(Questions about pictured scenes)
▬▬▬▬▬▬▬▬▬▬
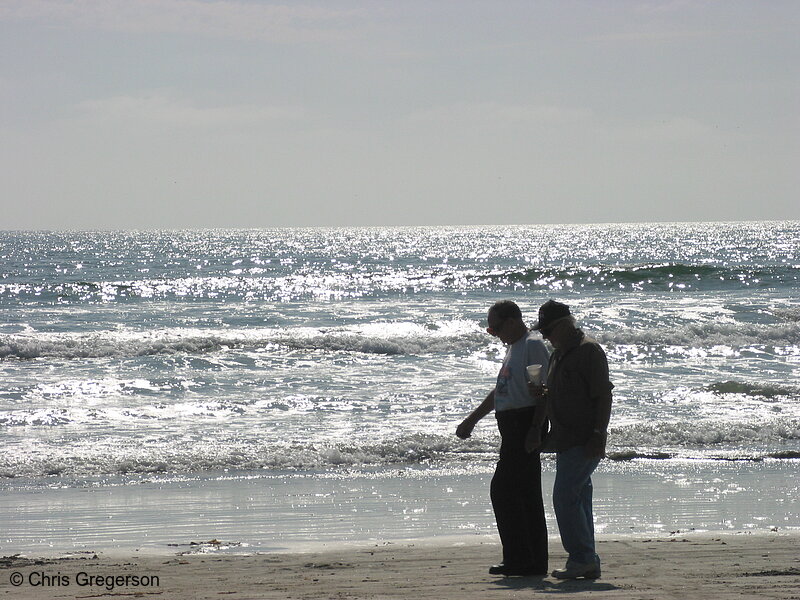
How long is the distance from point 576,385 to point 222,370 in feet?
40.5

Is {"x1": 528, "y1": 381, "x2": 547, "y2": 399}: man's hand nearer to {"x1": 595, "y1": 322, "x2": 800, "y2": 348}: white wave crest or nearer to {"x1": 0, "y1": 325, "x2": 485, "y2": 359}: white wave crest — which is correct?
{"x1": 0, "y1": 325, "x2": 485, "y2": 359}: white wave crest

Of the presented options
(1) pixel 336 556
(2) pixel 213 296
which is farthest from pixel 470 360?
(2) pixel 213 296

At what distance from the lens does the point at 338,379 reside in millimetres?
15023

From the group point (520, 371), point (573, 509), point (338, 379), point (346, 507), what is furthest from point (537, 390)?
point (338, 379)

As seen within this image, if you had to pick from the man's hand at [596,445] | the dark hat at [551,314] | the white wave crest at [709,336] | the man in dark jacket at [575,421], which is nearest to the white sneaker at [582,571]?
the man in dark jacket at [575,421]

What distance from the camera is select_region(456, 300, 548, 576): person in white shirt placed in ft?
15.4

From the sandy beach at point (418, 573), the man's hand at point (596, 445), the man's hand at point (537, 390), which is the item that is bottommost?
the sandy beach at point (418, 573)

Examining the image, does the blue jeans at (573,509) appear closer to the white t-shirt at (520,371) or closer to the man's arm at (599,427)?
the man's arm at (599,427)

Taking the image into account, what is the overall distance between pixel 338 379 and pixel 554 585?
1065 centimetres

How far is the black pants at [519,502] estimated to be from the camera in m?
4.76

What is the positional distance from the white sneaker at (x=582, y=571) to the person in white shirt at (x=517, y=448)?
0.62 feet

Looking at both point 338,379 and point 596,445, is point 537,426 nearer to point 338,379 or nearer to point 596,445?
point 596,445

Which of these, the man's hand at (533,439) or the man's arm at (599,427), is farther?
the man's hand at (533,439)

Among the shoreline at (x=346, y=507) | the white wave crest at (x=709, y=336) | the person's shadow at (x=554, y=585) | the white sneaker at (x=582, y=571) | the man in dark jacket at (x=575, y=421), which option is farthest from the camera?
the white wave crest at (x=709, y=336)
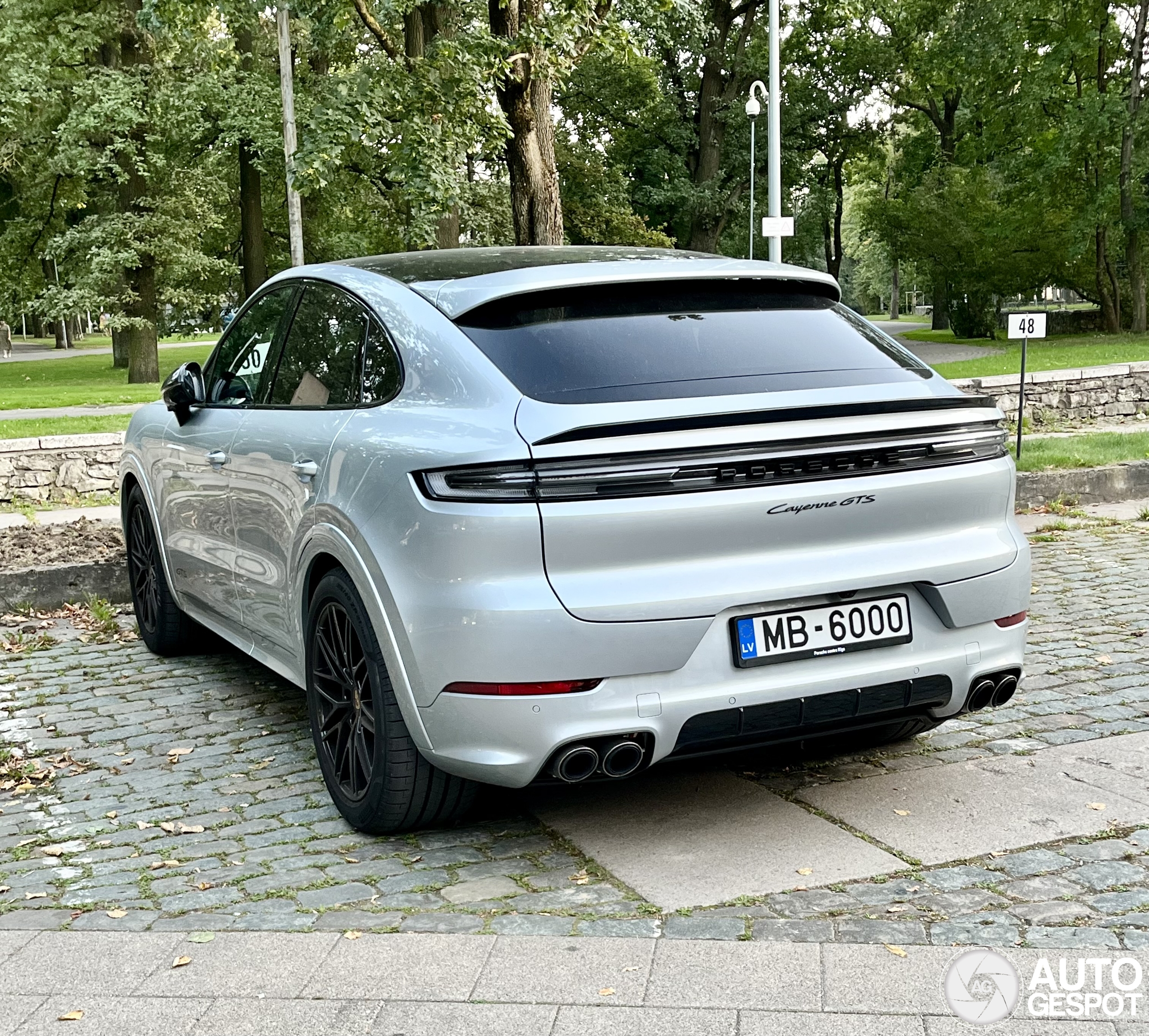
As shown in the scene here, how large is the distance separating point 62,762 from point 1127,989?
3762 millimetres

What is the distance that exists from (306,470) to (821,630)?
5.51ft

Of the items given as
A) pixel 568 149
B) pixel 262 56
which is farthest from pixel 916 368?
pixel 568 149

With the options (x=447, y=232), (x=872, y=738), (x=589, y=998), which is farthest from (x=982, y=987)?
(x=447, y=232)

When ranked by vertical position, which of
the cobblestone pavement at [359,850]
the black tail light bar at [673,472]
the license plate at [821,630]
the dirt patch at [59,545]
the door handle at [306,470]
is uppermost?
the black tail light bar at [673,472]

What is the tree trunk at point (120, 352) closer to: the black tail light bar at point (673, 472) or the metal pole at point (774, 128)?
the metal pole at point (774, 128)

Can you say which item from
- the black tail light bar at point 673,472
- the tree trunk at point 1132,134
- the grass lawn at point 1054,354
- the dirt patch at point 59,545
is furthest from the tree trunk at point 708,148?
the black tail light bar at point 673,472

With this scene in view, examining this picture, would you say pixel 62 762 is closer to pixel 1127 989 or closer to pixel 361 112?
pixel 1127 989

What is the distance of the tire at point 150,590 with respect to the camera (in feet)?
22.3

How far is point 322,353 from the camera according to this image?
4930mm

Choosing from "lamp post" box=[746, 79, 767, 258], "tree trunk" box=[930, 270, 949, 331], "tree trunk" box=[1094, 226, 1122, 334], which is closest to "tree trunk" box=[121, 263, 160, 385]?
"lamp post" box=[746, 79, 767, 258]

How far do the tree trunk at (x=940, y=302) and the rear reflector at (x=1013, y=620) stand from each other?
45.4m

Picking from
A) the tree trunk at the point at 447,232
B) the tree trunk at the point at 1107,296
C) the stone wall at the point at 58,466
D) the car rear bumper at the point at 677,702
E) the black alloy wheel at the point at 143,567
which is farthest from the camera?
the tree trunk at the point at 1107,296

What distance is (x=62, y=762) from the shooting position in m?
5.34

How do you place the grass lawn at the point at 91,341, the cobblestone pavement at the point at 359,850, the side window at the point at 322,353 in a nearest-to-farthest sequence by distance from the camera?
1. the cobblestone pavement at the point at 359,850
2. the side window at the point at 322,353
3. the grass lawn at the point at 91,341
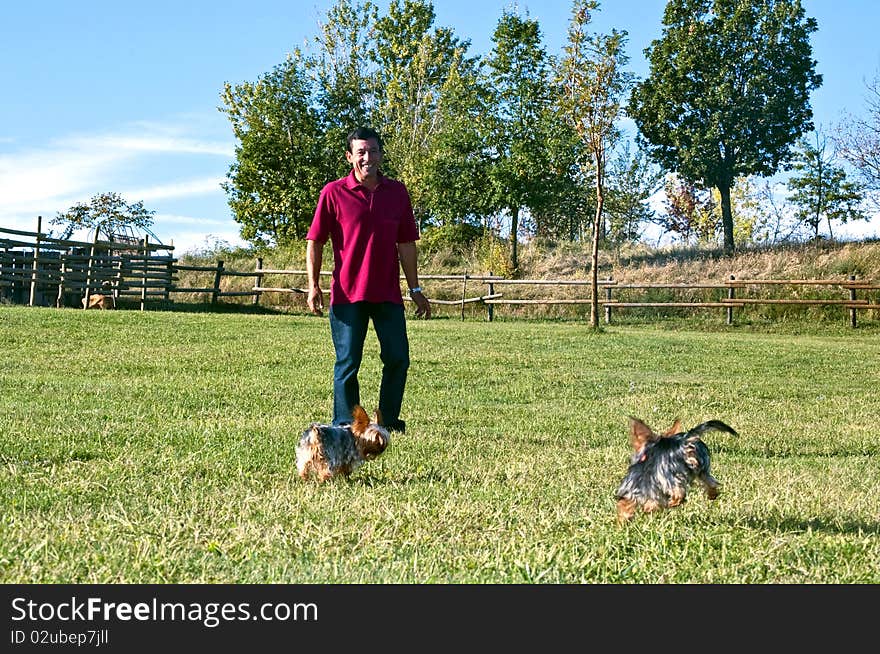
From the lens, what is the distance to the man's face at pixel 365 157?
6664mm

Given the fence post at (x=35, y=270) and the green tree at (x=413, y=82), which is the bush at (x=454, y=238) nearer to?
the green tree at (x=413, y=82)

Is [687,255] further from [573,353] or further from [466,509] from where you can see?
▬▬▬▬▬▬▬▬▬▬
Goal >>
Extract the lines verbatim, from the line with "How far do the" through the end of the records, leaving out the pictures.

Expected answer >>
How far do the tree trunk at (x=940, y=302) and the rear reflector at (x=1013, y=620) stand from each other?
45.4m

Picking from
A) the tree trunk at the point at 447,232
B) the tree trunk at the point at 1107,296
C) the stone wall at the point at 58,466
D) the car rear bumper at the point at 677,702
E) the black alloy wheel at the point at 143,567
which is farthest from the camera?
the tree trunk at the point at 1107,296

What distance is (x=62, y=762) from the shooting position in m?
5.34

How do you place the grass lawn at the point at 91,341, the cobblestone pavement at the point at 359,850, the side window at the point at 322,353 in a nearest-to-farthest sequence by distance from the camera?
1. the cobblestone pavement at the point at 359,850
2. the side window at the point at 322,353
3. the grass lawn at the point at 91,341
From the lens, what is the distance to the man's face at pixel 365 157?
6664mm

Given the fence post at (x=35, y=270) and the green tree at (x=413, y=82), which is the bush at (x=454, y=238) nearer to?
the green tree at (x=413, y=82)

Is [687,255] further from [573,353] or further from [466,509] from where you can see?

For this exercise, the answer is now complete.